The next boon for business was in 1993, when we introduced Harpoon IPAs as a summer seasonal. We were the first brewery on the East Coast to do an IPA. It had been a popular style in England, but people in the U.S. were like, "What is this? It's so hoppy." We said, "Stick with it--your palate might adjust." It did so well, we brought it back as a year-round the next year.

One of the partners left early on, and for years Rich was CEO and ran sales and marketing; I was president, running operations and finance. We ran it as a partnership. I remember when we were both nearing 50, which happened around 2010, we talked about the future of the company. He started thinking he wanted some kind of liquidity. We each owned about 45 percent of the business.

I didn't want to sell the company. He started bringing in bankers and private equity. I said, "Out of respect for you, I will meet with and talk to anybody. I just ask you to do the same courtesy. You pursue that. I'll pursue other options. And then we'll come back and talk."

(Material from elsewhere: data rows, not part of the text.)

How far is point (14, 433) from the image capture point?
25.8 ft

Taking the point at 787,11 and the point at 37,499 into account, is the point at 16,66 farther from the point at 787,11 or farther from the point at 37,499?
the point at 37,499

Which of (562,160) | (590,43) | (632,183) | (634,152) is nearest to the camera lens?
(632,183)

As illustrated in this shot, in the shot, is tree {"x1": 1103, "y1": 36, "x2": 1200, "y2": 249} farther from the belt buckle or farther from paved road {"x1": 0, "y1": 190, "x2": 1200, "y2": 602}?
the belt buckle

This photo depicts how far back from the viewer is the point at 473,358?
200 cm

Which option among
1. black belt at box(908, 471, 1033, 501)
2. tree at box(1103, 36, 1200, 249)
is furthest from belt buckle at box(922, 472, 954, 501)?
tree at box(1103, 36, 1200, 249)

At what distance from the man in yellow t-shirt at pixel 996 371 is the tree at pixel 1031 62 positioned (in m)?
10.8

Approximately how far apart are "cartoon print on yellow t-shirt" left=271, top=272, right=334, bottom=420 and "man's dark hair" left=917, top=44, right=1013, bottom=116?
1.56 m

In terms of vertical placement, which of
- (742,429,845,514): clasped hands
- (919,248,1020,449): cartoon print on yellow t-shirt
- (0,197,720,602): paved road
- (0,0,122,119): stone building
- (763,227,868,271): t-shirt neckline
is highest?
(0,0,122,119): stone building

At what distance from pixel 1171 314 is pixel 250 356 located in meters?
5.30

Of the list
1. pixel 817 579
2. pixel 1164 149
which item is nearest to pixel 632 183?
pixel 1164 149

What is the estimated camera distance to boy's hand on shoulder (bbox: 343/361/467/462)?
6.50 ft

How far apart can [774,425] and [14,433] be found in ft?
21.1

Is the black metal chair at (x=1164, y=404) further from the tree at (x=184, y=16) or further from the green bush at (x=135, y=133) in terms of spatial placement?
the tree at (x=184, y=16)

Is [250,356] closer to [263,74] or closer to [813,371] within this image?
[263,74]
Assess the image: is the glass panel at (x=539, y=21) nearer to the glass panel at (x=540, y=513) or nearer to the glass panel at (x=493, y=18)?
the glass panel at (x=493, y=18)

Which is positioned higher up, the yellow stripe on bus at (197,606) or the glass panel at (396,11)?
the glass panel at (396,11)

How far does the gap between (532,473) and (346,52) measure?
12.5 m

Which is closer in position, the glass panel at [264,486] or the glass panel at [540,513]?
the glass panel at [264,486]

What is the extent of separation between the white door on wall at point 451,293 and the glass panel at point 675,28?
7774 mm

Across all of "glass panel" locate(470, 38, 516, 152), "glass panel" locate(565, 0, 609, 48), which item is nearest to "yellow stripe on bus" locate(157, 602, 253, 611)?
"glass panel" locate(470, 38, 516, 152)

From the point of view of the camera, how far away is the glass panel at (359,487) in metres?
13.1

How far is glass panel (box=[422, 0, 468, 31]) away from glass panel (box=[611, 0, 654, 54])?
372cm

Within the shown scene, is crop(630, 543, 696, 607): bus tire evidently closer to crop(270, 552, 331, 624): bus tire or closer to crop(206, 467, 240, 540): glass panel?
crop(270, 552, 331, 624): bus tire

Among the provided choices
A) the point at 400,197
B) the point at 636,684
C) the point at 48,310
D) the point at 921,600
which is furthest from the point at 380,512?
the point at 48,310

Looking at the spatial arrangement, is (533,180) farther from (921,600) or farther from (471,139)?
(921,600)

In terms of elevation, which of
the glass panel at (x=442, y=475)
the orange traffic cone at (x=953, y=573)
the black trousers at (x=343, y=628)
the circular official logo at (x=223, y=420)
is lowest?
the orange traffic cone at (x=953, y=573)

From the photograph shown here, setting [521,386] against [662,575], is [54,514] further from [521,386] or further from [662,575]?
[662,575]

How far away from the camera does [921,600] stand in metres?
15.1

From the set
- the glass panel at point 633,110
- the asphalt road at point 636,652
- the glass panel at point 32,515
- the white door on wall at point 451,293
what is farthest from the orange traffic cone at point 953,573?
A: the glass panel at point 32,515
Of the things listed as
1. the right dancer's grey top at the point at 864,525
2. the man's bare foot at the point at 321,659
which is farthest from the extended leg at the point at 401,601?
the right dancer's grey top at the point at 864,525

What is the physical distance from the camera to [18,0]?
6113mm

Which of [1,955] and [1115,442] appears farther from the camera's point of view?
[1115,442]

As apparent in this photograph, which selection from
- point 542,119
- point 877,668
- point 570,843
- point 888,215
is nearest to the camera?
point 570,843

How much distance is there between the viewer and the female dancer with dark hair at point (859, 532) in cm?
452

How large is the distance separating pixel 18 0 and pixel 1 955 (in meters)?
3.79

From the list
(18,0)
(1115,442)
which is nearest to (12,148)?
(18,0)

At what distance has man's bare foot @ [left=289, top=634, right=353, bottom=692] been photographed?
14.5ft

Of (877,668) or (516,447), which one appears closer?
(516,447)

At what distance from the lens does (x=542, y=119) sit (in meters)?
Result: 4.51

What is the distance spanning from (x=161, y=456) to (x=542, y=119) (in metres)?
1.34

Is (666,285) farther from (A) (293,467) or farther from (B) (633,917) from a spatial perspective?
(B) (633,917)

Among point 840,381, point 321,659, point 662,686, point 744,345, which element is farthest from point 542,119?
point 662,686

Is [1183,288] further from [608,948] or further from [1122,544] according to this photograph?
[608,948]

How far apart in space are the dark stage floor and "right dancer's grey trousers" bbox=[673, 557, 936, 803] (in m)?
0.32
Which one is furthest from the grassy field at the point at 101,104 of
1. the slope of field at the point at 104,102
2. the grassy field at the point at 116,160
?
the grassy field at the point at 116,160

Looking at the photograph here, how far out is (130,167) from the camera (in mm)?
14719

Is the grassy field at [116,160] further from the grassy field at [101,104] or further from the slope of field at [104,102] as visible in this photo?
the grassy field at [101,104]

I remember thinking that in a few years I'd be driving down the Boston waterfront where the brewery is, maybe with a grandchild. I'd be pointing and saying, "We used to have a great business there, but we sold it and now they're brewing it in Newark or St. Louis. And all the people we had, I don't know what happened to them."

That's not why I was in business. I was never in business just to get a big paycheck someday. I've got a beautiful life through the business that we built together, and it's been built together with other people. So I brought in experts to discuss another option, using banks to structure an employee stock ownership plan and buy out Rich. Still, we couldn't agree. It was an emotionally fraught time.

I proposed: Why don't we take the other six shareholders in the company, who together owned just under 11 percent of the business, and treat them like a jury? We'll each present our options to them. I didn't want to force anyone to do an ESOP--because all of these folks could have made a lot of money quickly if we sold the business. I wanted them to have a stake in the decision. Friday morning, March 7 of 2014, we presented to them.

The vote came back: All six voted to pursue the ESOP.

So we cobbled together a five-bank group led by Citizens and JPMorgan, and on July 2 completed it. It was a $70 million transaction--which meant the company was in a large amount of debt. It was July 9 when we announced it to employees. We shut down the Vermont brewery for the day and bused everyone down to Boston. There were about 200 people in the room. 

I said: "I'd like to introduce you to the new owners of a large minority stake in the business." You could hear a pin drop. Then I said: "Stand up. Turn to the person next to you and shake their hand, because you guys are now the owners!" It was very gratifying.

Since then, the work we've done to build up the engaged employee ownership culture has been terrific. But doing an ESOP is not like flipping a light switch. It's more like steady communications over the years, teaching everyone what it means to be an owner. I'm not looking for people to get up at 3 in the morning like I am sometimes, but you do want people to get a sense of, "Well, if I do this a little bit better, it could really benefit me longer-term."

The free enterprise system is terrific, but it doesn't work without restraint. Greed is a bad thing. We can make changes even at a small level. Instead of greed, everyone can benefit. Trying to turn Harpoon into a mission in people's lives, that's what I'm doing now. I feel incredibly blessed with the people I work with and this opportunity to do this together with them.